Índice de Capítulo

    “Fome por dor, fome por amor”

    Izandi, a Oniromante.

    Faina sorriu.

    Apesar da temperatura não estar muito alta, filetes de vapor subiam para o céu junto de bolhas, liberando o cheiro do calor. Sentia sua pele rosar. Era uma boa água quente, de um lago quente… Não uma que ia e vinha para fora das beiras e puxava sangue de volta para o leito…

    “Esqueça, esqueça. Esqueça… Esqueça!”

    Faina abraçou-se e enterrou o rosto no peito. “Eu sou jovem e posso ter outro. A Mãe-da-Neve disse isso, e o Pai-da-Neve também. Sou fértil, muito fértil, como toda boa Arrundria. Engravidei na primeira vez e com certeza engravidarei na segunda…”

    — Krazii… Meu Krazdoro… — fungou, fungou e fungou mais uma vez. Jogou água quente na face e balançou a cabeça. — Eu deveria ouvir mais as pessoas.

    Viciada em embriaguez, lembrara-se. Podia contar nas duas mãos as vezes que ficara embriagada. Por que aquela mulher dissera isso? Era como chamá-la de lasciva, sendo que tivera sexo de verdade uma única vez. “Não faz sentido”, pensou, relaxando o corpo e afundando mais nas águas quentes, e então comprimiu os olhos.
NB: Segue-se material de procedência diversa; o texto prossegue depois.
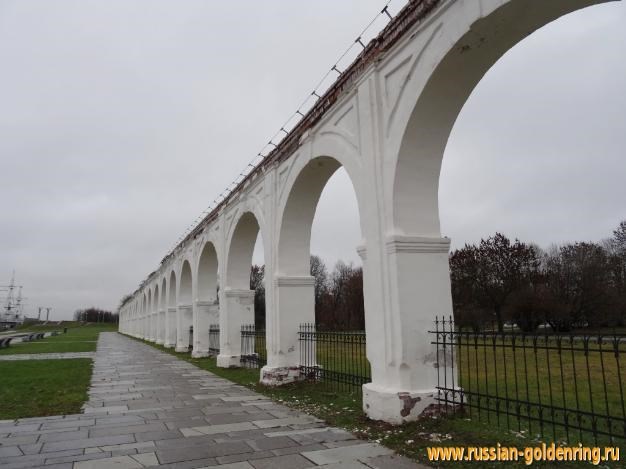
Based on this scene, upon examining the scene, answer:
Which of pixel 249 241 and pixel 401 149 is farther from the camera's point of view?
pixel 249 241

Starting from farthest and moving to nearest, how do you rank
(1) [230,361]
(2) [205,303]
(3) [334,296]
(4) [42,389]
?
(3) [334,296] → (2) [205,303] → (1) [230,361] → (4) [42,389]

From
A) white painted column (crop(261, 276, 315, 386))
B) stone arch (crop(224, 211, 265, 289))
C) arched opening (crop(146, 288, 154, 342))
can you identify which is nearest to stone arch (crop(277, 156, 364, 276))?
white painted column (crop(261, 276, 315, 386))

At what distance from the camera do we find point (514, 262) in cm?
3173

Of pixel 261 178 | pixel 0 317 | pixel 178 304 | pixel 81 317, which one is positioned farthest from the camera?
pixel 81 317

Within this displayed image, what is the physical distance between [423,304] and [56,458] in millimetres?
4134

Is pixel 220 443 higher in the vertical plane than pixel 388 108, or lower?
lower

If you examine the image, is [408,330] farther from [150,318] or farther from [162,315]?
[150,318]

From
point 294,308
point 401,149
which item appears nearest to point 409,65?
point 401,149

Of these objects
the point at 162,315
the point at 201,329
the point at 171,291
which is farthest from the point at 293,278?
the point at 162,315

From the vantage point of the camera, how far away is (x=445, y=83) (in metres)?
5.30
Estava com braços cruzados com amor, mas nenhum filhinho estava lá. “Nada mais…”

    — Ay rieq? — questionou uma voz masculina. Faina inclinou a cabeça e viu de esguelha um homem de olhos azuis que a devorava com os olhos. — Trago notícias.

    Faina se virou um pouco, assim olhando diretamente para o homem.

    — O que foi, filhinho?

    — …Nosso mensageiro chegou a vila. Conseguiu avisar os Bárbaros, como pedira.

    — Ele voltou para nós? — apertou os dedos na beira de pedra.

    — Foi morto. — Deu de ombros. — Não havia nenhum Bárbaro, mas as flechas o atingiram rápido. Morreu como guerreiro.

    Faina cerrou os dentes.

    — Mais um filho perdido — suspirou. — Obrigado pelo aviso.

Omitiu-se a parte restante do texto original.